*** 本文

原子力開発利用基本計画に対する意見
(昭和31年5月7日 第3回参与会)

 前号14ページ「原子力委員会参与会」においてすでに記述したように、5月7日開催された第3回参与会において原子力開発利用基本計画について参与ひとりひとりの意見を聴いたが、以下は各参与の発言を項目別に整理して再録したものである。(文責在筆者)

A 基礎研究について

1.基礎研究も必要であるが、効力、アイソトープへの応用面も必要であるから平行して研究すべきである。   (松根参与)
2.基礎研究グループを持つべきである。   (児玉参与)
3.ケミカルプロセスの研究を行う必要がある。   (児玉参与、木村参与)

a)国費の使用について

1 国内関連業界の育成はできるだけ研究テーマの重複をさけて補助金を出すようにすべきであり、中間試験はfuel−Sizeの設計を行ったものについて認めるというように、目的のはっきりしたものをえらぶべきである。   (児玉参与)
2 原子力研究所と原子核研究所の2本建は外国にも例が少ないから国費の使い方に注意されたい。   (瀬藤参与)
3 予算使用の成果は年々正確に報告さるべきである。   (田中参与)

b)技術導入について

1 技術導入を行うには専門家をあつめて協議し、その選択を誤まらぬよう注意されたい。   (田中参与)
2 国内技術の受入態勢が充分でないばあいには、技術導入しても失敗する可能性が強い。   (脇村参与)
3 技術導入と同時に基礎研究をも進める必要がある。両者の重点のおき方は資料にもとづいてきめるべきである。   (三島参与)
4 技術導入に際しては、国内の技術を結集することが必要である。   (瀬藤参与)

******
*** 与えられた資料

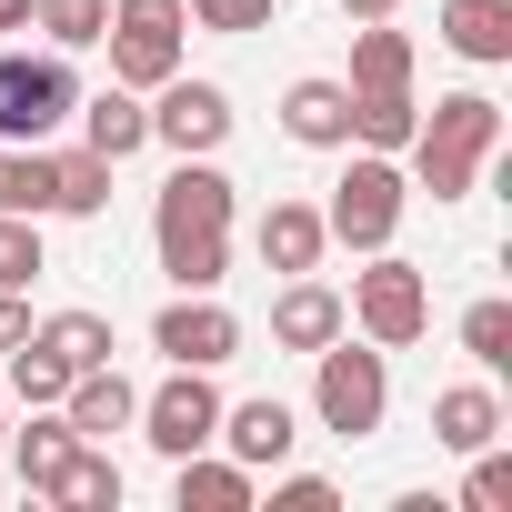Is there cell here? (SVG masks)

******

[取り組む課題]
次の(a)〜(c)の記述が本文の内容と一致するかを判断し、それぞれ「はい」か「いいえ」で答えよ。各解答には、判断の決め手となる本文の語句を正確に引用して添えること。
(a) 田中参与は、予算使用の成果を年々正確に報告すべきだと述べている。
(b) 脇村参与は、国内技術の受入態勢が充分でなくても技術導入は成功しやすいと述べている。
(c) 瀬藤参与は、原子力研究所と原子核研究所の2本建は外国に例が多いと述べている。

[問題の解答]
(a) はい。「予算使用の成果は年々正確に報告さるべきである。」
(b) いいえ。「国内技術の受入態勢が充分でないばあいには、技術導入しても失敗する可能性が強い。」
(c) いいえ。「原子力研究所と原子核研究所の2本建は外国にも例が少ない」